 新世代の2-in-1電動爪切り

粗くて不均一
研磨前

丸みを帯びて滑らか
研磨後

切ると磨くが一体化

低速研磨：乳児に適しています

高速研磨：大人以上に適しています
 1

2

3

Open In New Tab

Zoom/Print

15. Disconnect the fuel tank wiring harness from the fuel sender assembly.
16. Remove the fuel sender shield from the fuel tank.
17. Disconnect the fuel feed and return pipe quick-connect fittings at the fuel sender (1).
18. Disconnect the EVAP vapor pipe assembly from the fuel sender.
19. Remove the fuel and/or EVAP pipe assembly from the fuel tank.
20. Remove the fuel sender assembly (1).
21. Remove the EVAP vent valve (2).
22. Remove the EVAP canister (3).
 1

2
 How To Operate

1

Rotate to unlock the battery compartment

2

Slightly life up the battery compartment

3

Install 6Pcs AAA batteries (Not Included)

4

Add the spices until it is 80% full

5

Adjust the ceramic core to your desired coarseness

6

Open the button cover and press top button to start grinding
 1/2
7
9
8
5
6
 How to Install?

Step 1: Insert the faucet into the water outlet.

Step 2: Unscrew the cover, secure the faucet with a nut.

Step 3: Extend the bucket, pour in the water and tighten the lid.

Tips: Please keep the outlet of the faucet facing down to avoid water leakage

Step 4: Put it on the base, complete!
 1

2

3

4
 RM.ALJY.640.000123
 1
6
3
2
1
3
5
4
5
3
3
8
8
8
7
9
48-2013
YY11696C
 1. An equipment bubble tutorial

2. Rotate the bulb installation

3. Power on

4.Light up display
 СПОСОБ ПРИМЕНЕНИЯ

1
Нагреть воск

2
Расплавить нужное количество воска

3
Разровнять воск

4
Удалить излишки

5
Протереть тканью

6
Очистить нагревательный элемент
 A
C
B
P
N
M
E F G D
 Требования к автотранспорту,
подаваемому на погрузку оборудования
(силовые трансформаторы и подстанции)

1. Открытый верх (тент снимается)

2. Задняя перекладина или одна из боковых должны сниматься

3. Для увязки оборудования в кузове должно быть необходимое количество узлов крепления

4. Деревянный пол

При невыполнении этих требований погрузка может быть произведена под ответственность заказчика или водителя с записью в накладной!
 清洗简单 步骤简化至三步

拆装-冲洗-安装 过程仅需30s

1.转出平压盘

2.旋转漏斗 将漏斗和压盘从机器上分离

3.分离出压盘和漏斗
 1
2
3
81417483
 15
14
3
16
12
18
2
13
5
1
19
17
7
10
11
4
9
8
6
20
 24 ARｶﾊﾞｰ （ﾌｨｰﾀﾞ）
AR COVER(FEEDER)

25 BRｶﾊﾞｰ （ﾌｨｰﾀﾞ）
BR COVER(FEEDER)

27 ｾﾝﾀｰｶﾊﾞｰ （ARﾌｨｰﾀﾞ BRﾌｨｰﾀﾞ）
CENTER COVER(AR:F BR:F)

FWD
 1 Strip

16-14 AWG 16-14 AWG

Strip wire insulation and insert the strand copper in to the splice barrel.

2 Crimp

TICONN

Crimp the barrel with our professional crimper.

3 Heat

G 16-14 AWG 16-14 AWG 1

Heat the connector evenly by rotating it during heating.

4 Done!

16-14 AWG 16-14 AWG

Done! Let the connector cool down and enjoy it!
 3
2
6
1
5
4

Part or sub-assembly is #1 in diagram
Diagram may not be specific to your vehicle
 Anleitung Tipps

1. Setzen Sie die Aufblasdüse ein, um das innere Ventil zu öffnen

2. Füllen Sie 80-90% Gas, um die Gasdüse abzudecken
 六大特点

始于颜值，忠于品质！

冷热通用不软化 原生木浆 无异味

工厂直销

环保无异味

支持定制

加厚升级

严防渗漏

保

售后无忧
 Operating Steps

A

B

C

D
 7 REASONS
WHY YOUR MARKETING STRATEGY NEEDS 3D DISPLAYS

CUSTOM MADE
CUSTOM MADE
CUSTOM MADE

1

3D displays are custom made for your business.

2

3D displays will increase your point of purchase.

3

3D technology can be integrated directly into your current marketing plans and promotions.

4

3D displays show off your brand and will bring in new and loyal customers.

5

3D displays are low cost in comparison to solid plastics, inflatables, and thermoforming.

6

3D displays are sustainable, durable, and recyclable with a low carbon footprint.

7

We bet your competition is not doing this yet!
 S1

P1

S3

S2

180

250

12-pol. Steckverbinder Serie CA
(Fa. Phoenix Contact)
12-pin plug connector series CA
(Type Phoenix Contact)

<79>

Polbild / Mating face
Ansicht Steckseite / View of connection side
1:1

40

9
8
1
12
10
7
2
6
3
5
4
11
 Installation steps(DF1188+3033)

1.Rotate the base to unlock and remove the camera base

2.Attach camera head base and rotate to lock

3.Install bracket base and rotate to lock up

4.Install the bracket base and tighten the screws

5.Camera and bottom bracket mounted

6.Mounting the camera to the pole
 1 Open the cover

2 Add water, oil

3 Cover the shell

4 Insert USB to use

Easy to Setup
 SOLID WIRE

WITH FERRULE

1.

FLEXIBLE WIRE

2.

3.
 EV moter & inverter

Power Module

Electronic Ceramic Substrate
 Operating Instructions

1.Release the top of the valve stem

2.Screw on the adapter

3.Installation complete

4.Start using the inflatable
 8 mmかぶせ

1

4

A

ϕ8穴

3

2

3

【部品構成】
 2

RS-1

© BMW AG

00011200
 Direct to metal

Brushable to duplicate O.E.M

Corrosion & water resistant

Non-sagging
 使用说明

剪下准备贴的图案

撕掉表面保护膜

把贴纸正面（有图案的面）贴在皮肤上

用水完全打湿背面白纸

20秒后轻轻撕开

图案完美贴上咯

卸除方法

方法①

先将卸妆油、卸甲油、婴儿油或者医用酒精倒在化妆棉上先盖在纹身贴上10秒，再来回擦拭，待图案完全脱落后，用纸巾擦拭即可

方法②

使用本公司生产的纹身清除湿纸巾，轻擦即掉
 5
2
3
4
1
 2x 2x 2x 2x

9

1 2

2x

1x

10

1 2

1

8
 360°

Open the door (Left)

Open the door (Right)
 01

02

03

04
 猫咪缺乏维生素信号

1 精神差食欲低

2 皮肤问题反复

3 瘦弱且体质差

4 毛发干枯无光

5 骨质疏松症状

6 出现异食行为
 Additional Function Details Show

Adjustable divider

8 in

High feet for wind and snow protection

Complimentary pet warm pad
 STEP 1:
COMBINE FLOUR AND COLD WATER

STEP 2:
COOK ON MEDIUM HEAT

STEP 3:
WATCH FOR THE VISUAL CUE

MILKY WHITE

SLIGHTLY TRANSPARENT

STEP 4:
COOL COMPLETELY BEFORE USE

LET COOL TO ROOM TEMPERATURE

◆ ◆ ◆ ◆ ◆

*Activity*: Within this data, count the lines that include the string "Open" and write the number with nothing else.

*Solution to this exercise*: 5